The Biden Administration made arrangements to free an American civil engineer being held by a Taliban-affiliated group since he was kidnapped in January 2020 in Afghanistan in exchange for an Afghan drug dealer, the Associated Press reports.
Sixty-year-old Mark Frerichs, a Navy veteran, had been working on civil engineering projects for a decade when he was summoned to a meeting in Kabul in January 2020, which was actually a set-up by the Taliban-affiliated Haqqani network to abduct him. The Haqqani took him from Kabul to Khost, near the Pakistan border.
Frerichs was exchanged for Bashir Noorzai, a Taliban-connected heroin dealer who was serving the 17th year of a life sentence in US federal prison. President Joe Biden essentially commuted Noorzai’s sentence into order to facilitate the trade and gain Frerichs’ freedom.
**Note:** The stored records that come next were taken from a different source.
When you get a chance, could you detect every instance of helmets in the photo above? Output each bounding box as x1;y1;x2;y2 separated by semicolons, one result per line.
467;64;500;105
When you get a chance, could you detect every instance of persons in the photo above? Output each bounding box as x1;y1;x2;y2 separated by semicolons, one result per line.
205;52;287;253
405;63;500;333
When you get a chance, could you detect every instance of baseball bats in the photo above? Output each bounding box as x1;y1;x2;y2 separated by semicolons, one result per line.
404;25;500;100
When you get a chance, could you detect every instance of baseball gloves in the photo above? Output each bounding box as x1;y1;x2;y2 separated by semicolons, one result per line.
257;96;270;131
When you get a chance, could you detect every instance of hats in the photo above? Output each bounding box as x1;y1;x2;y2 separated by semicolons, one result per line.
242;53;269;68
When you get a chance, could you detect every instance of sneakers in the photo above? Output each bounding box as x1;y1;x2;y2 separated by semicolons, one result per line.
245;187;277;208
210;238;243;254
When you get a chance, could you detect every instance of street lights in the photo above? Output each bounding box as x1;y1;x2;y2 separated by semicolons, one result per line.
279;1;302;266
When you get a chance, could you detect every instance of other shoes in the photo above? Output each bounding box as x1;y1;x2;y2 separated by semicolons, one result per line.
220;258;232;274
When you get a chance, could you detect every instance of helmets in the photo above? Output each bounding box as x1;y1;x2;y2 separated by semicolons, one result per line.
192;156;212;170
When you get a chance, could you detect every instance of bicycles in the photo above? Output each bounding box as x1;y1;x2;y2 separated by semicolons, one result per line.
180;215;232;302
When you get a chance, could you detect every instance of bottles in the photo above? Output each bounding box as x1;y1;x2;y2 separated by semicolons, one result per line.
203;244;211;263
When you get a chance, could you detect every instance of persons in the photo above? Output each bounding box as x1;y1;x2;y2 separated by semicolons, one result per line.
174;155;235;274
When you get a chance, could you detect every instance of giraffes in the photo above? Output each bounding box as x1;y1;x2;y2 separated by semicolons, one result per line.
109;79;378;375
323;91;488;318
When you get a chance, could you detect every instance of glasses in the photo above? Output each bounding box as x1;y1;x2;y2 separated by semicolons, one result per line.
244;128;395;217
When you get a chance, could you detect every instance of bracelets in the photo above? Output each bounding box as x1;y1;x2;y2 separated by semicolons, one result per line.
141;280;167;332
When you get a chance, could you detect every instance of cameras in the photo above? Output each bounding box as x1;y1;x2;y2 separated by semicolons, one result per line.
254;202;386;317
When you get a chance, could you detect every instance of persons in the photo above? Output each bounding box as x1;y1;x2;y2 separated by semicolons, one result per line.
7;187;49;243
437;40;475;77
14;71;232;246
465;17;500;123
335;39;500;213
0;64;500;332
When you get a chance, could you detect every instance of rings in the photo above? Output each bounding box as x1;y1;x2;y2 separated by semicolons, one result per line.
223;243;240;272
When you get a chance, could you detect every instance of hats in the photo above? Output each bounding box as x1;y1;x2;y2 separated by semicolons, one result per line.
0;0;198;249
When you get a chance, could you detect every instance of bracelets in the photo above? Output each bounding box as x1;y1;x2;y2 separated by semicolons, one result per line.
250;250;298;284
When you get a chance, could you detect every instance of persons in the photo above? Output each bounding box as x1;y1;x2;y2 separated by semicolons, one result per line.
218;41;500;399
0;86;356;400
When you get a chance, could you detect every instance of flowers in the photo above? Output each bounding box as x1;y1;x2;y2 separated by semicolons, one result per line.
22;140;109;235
While acknowledging Noorzai’s release “required difficult decisions, which I did not take lightly,” Biden noted that Frerichs’ release was a priority and the Taliban’s new laws barring harvesting poppies for heroin in Afghanistan will make it more difficult for Noorzai to recreate his drug distribution network. When Noorzai was in prison, the Taliban would tolerate the growth and harvesting of poppies for heroin because they would “tax” growers and processors to support their resistance to American forces and Afghan rivals. That is not longer the case as the Taliban have taken steps to stop drug production in Afghanistan.